**Exercise objective**
Restate the complete material exactly.

**Supplied information**
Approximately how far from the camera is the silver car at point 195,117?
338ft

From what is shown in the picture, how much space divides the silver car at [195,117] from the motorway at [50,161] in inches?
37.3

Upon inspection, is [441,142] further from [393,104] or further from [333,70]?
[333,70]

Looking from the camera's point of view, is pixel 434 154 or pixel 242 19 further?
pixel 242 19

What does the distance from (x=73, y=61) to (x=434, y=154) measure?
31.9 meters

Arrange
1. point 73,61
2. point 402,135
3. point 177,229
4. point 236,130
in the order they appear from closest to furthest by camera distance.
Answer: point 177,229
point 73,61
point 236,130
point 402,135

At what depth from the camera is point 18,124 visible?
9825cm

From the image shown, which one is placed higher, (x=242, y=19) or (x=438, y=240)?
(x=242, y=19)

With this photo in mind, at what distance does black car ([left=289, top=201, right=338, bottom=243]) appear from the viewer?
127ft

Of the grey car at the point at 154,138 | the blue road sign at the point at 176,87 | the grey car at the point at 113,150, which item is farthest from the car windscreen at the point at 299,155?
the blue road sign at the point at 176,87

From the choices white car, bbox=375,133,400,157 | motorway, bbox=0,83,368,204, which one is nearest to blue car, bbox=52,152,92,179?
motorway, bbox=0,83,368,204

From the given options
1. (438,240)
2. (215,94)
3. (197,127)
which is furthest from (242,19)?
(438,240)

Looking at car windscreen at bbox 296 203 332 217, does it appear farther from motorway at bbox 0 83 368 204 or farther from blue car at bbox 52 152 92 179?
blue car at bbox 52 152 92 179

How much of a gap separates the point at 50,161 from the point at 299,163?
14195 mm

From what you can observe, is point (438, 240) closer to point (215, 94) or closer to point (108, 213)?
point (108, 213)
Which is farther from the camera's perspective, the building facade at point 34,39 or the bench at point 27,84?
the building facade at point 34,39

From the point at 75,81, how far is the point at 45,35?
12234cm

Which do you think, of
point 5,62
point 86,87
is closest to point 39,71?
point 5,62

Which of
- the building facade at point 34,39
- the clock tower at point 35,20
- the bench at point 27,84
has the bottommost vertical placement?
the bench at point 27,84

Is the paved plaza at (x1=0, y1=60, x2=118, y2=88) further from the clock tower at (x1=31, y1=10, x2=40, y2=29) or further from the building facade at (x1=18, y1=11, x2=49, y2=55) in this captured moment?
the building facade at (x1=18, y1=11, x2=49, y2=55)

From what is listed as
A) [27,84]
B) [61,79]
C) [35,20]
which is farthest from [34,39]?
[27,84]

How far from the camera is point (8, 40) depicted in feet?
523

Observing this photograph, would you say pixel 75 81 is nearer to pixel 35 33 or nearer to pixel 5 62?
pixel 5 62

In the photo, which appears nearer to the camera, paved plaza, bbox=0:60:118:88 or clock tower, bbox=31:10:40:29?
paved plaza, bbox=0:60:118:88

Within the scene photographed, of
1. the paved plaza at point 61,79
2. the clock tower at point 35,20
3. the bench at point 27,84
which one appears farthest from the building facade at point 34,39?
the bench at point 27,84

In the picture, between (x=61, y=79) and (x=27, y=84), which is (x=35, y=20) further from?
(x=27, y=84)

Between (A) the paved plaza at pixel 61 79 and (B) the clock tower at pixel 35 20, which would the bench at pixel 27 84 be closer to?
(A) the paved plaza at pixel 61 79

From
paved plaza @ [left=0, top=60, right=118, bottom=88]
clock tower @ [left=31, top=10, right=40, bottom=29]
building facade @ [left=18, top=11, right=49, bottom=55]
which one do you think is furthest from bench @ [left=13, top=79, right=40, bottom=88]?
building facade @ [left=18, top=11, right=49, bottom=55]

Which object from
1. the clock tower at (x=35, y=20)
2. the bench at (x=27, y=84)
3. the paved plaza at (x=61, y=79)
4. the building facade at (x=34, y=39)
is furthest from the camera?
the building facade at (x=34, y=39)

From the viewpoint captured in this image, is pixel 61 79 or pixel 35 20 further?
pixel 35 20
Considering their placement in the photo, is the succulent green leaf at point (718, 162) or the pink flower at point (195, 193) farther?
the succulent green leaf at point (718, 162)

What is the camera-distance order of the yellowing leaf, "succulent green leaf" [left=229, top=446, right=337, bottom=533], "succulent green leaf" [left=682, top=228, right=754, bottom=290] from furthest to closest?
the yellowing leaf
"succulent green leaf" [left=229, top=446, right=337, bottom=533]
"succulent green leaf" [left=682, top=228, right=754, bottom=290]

**Output**
Approximately how far from the camera is the silver car at point 195,117?
338ft

From what is shown in the picture, how much space divides the silver car at [195,117] from the motorway at [50,161] in inches?
37.3

Upon inspection, is [441,142] further from [393,104] or further from [333,70]?
[333,70]

Looking from the camera's point of view, is pixel 434 154 or pixel 242 19 further?
pixel 242 19

What does the distance from (x=73, y=61) to (x=434, y=154) measure?
31.9 meters

Arrange
1. point 73,61
2. point 402,135
3. point 177,229
4. point 236,130
in the order they appear from closest to furthest by camera distance.
Answer: point 177,229
point 73,61
point 236,130
point 402,135

At what depth from the camera is point 18,124 visible?
9825cm

From the image shown, which one is placed higher, (x=242, y=19) or (x=438, y=240)?
(x=242, y=19)

With this photo in mind, at what distance does black car ([left=289, top=201, right=338, bottom=243]) appear from the viewer?
127ft

Of the grey car at the point at 154,138 | the blue road sign at the point at 176,87 | the grey car at the point at 113,150, which item is farthest from the car windscreen at the point at 299,155?
the blue road sign at the point at 176,87

From the choices white car, bbox=375,133,400,157 | motorway, bbox=0,83,368,204, which one is nearest to blue car, bbox=52,152,92,179?
motorway, bbox=0,83,368,204

From the given options
1. (438,240)
2. (215,94)
3. (197,127)
which is furthest from (242,19)?
(438,240)

Looking at car windscreen at bbox 296 203 332 217, does it appear farther from motorway at bbox 0 83 368 204 or farther from blue car at bbox 52 152 92 179?
blue car at bbox 52 152 92 179

How much of a gap separates the point at 50,161 from the point at 299,163?
14195 mm

From what you can observe, is point (438, 240) closer to point (215, 94) or closer to point (108, 213)?
point (108, 213)
Which is farther from the camera's perspective, the building facade at point 34,39 or the bench at point 27,84?
the building facade at point 34,39

From the point at 75,81, how far is the point at 45,35?
12234cm

Which do you think, of
point 5,62
point 86,87
is closest to point 39,71?
point 5,62

Which of
- the building facade at point 34,39
- the clock tower at point 35,20
- the bench at point 27,84
has the bottommost vertical placement?
the bench at point 27,84

Is the paved plaza at (x1=0, y1=60, x2=118, y2=88) further from the clock tower at (x1=31, y1=10, x2=40, y2=29) or further from the building facade at (x1=18, y1=11, x2=49, y2=55) in this captured moment?
the building facade at (x1=18, y1=11, x2=49, y2=55)

From what is listed as
A) [27,84]
B) [61,79]
C) [35,20]
which is farthest from [34,39]?
[27,84]

How far from the camera is point (8, 40) depicted in feet?
523

Observing this photograph, would you say pixel 75 81 is nearer to pixel 35 33 or nearer to pixel 5 62?
pixel 5 62

In the photo, which appears nearer to the camera, paved plaza, bbox=0:60:118:88 or clock tower, bbox=31:10:40:29?
paved plaza, bbox=0:60:118:88

Within the scene photographed, of
1. the paved plaza at point 61,79
2. the clock tower at point 35,20
3. the bench at point 27,84
which one appears farthest from the building facade at point 34,39?
the bench at point 27,84

In the picture, between (x=61, y=79) and (x=27, y=84), which is (x=35, y=20) further from?
(x=27, y=84)

Between (A) the paved plaza at pixel 61 79 and (B) the clock tower at pixel 35 20, which would the bench at pixel 27 84 be closer to?
(A) the paved plaza at pixel 61 79

From
paved plaza @ [left=0, top=60, right=118, bottom=88]
clock tower @ [left=31, top=10, right=40, bottom=29]
building facade @ [left=18, top=11, right=49, bottom=55]
which one do you think is furthest from bench @ [left=13, top=79, right=40, bottom=88]?
building facade @ [left=18, top=11, right=49, bottom=55]

Which object from
1. the clock tower at (x=35, y=20)
2. the bench at (x=27, y=84)
3. the paved plaza at (x=61, y=79)
4. the building facade at (x=34, y=39)
is furthest from the camera?
the building facade at (x=34, y=39)

From the viewpoint captured in this image, is pixel 61 79 or pixel 35 20 further?
pixel 35 20
Considering their placement in the photo, is the succulent green leaf at point (718, 162) or the pink flower at point (195, 193) farther?
the succulent green leaf at point (718, 162)

What is the camera-distance order of the yellowing leaf, "succulent green leaf" [left=229, top=446, right=337, bottom=533], "succulent green leaf" [left=682, top=228, right=754, bottom=290] from furthest to closest?
the yellowing leaf
"succulent green leaf" [left=229, top=446, right=337, bottom=533]
"succulent green leaf" [left=682, top=228, right=754, bottom=290]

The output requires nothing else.